* RECORD EXCERPTS:
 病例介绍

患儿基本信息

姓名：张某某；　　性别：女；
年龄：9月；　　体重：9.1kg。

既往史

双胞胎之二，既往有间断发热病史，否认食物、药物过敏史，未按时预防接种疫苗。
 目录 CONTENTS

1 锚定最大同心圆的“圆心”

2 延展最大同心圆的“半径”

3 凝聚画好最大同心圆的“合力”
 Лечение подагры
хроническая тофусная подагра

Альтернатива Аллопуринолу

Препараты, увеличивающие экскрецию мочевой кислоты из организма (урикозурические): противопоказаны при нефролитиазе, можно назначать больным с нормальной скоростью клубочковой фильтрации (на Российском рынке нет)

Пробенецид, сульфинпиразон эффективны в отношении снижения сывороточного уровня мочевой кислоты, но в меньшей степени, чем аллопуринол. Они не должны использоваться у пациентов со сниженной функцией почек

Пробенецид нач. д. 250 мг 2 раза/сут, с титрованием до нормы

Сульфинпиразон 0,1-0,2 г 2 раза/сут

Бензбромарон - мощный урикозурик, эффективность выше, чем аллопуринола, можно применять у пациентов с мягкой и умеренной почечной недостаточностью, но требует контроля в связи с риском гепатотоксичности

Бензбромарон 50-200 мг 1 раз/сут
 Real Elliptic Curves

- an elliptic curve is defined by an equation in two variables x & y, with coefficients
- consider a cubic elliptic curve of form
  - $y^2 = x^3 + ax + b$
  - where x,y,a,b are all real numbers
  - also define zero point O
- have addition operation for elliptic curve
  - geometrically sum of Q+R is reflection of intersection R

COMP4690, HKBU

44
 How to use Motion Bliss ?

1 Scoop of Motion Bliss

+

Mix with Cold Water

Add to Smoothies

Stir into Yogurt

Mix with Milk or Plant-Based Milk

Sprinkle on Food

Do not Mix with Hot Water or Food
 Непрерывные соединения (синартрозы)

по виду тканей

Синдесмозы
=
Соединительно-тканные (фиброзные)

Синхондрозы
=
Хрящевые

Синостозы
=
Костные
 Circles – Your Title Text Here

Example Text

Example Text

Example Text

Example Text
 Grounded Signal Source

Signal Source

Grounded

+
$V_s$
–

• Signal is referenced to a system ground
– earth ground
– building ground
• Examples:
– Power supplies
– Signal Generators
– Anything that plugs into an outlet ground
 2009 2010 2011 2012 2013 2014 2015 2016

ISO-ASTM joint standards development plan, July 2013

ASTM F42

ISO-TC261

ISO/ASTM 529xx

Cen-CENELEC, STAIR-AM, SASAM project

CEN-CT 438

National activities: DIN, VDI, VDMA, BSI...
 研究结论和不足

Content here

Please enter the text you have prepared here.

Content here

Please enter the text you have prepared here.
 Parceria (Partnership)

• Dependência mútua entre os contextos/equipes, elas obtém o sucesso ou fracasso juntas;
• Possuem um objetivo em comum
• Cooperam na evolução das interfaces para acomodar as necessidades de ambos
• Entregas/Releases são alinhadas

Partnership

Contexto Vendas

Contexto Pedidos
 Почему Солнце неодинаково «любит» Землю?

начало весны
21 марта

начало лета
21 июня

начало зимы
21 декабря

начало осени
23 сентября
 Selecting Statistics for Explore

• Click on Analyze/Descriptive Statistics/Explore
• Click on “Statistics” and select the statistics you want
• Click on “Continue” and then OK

* EXERCISE PROMPT:
Scan the data for the word "Water" and copy every line where it shows up.

* FINAL ANSWER:
Mix with Cold Water
Do not Mix with Hot Water or Food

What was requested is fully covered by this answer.